Polarly localized EccE ₁ is required for ESX-1 function and stabilization of ESX-1 membrane proteins in <i>Mycobacterium tuberculosis</i>

ABSTRACT Mycobacterium tuberculosis is a slow-growing intracellular bacterium with the ability to induce host cell death and persist indefinitely in the human body. This pathogen uses the specialized ESX-1 secretion system to secrete virulence factors and potent immunogenic effectors required for disease progression. ESX-1 is a multi-subunit apparatus with a membrane complex that is predicted to form a pore in the cytoplasmic membrane.

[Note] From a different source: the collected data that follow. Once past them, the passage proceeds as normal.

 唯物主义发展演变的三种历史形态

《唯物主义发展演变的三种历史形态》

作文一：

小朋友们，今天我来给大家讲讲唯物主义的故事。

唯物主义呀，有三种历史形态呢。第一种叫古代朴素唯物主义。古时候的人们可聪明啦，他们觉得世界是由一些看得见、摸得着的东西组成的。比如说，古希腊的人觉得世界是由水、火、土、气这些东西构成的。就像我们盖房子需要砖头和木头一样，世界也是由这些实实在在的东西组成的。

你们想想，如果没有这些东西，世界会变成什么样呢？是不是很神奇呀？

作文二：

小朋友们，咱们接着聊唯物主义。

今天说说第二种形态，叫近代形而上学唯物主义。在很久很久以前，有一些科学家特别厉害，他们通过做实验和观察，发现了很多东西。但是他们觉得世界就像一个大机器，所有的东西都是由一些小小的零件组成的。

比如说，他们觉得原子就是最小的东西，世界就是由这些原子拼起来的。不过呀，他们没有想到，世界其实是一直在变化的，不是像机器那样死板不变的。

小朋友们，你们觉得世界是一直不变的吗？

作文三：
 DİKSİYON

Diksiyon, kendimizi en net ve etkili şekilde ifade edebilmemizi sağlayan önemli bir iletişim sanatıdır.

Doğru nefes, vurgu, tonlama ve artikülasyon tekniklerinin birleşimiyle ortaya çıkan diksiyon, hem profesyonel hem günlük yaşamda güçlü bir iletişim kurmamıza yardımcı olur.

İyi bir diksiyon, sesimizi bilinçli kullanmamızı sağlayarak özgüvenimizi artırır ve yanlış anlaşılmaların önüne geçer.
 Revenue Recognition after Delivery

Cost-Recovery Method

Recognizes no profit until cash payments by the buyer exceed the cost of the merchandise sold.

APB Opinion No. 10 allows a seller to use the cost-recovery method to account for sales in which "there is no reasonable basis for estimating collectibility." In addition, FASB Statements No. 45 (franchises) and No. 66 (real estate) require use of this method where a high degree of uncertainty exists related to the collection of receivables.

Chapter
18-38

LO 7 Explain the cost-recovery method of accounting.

In M. tuberculosis this complex is composed of five membrane proteins: EccB 1 , EccCa 1 , EccCb 1 , EccD 1 , EccE 1 . In this study, we have characterized the membrane component EccE 1 and found that deletion of eccE 1 lowers the levels of EccB 1 , EccCa 1 and EccD 1 thereby abolishing ESX-1 secretion and attenuating M. tuberculosis ex vivo . Surprisingly, secretion of EspB was not affected by loss of EccE 1 . Furthermore, EccE 1 was found to be a membrane- and cell-wall associated protein that needs the presence of other ESX-1 components to assemble into a stable complex at the poles of M. tuberculosis . Overall, this investigation provides new insights into the role of EccE 1 and its localization in M. tuberculosis . IMPORTANCE Tuberculosis (TB), the world’s leading cause of death of humans from an infectious disease, is caused by the intracellular bacterium Mycobacterium tuberculosis . The development of successful strategies to control TB requires better understanding of the complex interactions between the pathogen and human host. We investigated the contribution of EccE 1 , a membrane protein, to the function of the ESX-1 secretion system, the major virulence determinant of M. tuberculosis . By combining genetic analysis of selected mutants with eukaryotic cell biology and proteomics, we demonstrate that EccE 1 is critical for ESX-1 function, secretion of effector proteins and pathogenesis. Our research improves knowledge of the molecular basis of M. tuberculosis virulence and enhances our understanding of pathogenesis.